> [TASK BRIEF]
The reply should consist of one number, which is how many lines in the material below contain "Odocoileus".

> [DATA SUPPLIED]
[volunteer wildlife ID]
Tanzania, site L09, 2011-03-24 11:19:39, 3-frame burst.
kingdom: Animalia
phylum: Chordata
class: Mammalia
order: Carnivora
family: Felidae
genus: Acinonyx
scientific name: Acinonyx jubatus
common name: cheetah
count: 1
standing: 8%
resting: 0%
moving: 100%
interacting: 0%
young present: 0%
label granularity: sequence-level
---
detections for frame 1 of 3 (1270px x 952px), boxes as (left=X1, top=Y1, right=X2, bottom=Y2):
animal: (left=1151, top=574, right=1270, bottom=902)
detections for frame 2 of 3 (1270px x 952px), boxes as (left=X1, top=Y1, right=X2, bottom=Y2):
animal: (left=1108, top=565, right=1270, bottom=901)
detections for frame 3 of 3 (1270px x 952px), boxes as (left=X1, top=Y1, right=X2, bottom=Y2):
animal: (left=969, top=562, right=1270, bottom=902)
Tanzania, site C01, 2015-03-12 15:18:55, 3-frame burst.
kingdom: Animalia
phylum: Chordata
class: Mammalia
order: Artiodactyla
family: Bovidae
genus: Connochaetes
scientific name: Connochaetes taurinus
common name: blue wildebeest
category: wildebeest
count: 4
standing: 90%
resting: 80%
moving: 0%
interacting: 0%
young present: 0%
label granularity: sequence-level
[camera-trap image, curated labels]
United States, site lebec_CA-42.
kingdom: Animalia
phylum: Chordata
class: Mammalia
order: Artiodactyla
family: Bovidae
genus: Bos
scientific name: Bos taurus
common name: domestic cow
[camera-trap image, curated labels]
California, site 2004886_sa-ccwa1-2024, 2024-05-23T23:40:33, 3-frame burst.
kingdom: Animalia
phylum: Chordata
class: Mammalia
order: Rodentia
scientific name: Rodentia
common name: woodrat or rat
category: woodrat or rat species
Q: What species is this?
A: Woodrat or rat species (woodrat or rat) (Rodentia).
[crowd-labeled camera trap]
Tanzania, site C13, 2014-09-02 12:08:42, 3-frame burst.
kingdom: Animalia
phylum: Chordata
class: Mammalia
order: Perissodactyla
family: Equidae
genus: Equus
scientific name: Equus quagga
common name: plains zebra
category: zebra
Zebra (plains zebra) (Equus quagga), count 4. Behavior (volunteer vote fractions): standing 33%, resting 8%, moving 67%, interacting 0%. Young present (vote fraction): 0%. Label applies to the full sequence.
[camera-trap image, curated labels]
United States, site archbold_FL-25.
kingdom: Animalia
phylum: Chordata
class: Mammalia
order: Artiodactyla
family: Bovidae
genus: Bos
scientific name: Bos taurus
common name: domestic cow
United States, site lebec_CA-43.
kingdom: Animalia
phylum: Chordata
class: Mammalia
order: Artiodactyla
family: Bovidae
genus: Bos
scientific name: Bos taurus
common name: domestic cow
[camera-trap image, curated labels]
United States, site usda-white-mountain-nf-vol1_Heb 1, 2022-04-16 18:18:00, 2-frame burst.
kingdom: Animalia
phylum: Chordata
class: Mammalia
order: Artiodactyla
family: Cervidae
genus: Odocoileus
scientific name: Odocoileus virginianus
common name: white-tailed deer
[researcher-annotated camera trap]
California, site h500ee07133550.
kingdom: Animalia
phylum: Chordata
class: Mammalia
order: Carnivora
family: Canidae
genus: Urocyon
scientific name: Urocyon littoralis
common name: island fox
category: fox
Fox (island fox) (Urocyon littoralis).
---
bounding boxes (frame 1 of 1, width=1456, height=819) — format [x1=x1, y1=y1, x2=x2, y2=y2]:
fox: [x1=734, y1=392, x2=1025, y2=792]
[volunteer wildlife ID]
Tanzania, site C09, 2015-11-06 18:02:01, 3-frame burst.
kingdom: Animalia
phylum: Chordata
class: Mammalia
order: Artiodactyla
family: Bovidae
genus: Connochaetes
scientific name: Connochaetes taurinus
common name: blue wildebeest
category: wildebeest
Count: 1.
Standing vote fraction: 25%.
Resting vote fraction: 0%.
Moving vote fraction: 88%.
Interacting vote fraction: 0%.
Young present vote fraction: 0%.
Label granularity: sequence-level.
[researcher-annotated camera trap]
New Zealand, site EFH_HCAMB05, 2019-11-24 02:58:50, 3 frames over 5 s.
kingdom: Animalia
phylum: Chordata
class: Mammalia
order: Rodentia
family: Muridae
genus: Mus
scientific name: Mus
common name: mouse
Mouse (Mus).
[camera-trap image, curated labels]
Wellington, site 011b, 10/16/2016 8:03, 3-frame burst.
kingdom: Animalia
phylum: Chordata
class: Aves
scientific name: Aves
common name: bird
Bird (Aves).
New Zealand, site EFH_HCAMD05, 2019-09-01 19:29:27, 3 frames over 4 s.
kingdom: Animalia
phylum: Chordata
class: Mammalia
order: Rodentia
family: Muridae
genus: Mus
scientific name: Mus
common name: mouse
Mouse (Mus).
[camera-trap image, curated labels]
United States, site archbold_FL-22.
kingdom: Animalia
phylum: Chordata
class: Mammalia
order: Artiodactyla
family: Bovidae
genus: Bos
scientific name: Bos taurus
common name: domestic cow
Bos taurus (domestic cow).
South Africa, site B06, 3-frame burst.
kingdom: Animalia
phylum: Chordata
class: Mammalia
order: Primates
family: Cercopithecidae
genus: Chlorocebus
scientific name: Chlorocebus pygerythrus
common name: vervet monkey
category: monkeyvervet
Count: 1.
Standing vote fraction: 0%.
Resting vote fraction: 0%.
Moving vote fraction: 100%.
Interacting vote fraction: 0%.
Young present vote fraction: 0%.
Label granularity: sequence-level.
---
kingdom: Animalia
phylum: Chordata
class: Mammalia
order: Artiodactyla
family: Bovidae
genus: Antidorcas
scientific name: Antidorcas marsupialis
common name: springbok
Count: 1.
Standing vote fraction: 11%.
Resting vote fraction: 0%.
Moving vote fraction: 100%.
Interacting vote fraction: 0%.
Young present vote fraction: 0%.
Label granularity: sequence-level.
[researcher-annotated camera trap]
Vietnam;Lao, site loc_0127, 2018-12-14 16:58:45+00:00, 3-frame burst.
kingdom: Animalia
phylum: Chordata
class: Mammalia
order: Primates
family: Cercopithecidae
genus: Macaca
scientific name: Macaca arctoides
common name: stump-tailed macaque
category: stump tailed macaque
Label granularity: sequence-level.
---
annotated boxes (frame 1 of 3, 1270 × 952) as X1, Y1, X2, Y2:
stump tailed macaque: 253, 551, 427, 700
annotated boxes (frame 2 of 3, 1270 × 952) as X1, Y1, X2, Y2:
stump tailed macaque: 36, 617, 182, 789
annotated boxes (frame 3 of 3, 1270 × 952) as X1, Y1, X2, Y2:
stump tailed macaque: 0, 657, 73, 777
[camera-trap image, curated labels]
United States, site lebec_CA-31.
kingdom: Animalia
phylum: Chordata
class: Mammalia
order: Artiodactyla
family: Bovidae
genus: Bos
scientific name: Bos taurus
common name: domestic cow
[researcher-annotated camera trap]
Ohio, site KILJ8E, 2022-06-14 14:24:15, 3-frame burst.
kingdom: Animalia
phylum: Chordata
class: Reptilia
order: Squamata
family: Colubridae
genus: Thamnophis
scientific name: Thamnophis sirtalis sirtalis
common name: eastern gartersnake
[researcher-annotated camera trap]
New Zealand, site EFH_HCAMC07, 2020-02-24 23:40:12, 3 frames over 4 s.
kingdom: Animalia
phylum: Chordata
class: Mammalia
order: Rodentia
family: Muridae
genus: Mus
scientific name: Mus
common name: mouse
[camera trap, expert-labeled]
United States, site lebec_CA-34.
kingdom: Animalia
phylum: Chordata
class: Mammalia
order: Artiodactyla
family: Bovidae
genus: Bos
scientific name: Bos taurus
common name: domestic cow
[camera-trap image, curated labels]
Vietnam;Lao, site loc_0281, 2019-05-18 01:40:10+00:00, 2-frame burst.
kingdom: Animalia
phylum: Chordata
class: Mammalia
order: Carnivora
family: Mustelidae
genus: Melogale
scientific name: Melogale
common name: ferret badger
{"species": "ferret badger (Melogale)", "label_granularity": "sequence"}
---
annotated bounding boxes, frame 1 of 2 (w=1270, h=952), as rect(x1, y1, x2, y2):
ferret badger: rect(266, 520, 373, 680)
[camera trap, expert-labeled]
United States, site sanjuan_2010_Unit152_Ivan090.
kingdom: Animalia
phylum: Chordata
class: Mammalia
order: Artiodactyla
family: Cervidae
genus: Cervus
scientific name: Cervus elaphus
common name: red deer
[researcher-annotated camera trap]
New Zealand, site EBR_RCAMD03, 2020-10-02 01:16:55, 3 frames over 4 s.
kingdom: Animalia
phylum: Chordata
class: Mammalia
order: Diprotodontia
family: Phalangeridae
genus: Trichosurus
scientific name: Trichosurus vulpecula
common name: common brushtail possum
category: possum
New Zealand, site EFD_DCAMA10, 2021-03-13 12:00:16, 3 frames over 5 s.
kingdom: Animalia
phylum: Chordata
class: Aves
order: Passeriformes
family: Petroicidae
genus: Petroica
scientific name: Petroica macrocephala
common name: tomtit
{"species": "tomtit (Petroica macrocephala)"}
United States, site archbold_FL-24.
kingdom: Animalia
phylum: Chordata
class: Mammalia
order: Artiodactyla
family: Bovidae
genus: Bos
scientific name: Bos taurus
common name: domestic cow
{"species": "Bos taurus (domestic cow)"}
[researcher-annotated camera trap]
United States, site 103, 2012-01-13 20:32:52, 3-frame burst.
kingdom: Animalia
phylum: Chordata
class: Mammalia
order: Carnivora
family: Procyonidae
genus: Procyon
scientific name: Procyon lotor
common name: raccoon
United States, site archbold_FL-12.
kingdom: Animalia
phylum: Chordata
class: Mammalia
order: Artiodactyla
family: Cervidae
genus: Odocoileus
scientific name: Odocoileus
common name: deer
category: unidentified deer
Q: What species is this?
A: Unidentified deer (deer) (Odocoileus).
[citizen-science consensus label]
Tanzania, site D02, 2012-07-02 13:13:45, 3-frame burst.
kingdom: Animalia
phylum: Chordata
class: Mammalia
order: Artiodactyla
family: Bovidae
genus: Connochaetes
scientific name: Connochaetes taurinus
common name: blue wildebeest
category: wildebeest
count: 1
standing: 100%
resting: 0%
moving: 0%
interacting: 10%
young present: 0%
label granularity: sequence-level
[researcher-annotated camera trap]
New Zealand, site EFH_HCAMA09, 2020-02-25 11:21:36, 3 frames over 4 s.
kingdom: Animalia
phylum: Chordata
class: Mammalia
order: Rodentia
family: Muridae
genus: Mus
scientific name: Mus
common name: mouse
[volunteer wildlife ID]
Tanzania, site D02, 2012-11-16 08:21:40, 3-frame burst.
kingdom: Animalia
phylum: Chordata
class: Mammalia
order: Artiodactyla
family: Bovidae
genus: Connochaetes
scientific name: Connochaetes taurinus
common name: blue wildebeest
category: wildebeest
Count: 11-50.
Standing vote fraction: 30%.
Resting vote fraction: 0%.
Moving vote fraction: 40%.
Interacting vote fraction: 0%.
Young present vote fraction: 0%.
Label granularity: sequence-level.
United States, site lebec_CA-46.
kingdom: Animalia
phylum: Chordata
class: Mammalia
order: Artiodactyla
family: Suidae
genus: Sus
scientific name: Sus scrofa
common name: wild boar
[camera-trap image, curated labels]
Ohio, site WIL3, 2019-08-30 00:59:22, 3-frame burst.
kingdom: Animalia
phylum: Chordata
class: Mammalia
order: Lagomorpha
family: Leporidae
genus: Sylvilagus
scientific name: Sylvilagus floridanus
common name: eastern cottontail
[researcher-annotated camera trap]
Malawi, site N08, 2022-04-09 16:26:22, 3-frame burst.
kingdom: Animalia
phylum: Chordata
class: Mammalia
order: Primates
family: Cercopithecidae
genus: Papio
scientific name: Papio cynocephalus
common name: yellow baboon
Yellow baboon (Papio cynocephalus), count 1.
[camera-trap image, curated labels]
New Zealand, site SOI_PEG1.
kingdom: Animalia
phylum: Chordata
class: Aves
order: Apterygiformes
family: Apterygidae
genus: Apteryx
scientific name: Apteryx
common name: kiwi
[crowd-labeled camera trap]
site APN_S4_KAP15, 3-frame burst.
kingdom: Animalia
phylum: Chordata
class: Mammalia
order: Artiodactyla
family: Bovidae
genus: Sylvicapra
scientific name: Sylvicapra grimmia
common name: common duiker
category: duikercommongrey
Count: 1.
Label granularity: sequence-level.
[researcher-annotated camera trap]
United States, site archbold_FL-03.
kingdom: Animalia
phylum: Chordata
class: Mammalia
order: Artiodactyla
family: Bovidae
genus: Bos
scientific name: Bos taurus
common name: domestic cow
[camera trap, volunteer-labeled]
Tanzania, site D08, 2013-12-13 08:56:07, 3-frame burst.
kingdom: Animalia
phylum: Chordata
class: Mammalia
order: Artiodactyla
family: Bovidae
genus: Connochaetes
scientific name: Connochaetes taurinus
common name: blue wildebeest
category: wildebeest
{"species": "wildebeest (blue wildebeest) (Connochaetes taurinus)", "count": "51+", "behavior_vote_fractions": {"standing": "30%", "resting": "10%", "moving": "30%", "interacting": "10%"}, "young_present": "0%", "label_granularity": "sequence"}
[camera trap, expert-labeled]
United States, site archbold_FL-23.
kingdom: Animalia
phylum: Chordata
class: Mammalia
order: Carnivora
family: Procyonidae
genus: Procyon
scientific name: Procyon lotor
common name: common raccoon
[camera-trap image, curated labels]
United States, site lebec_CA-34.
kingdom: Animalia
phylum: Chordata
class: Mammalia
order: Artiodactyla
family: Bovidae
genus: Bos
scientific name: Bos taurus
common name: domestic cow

> [RESPONSE TO THIS EXERCISE]
5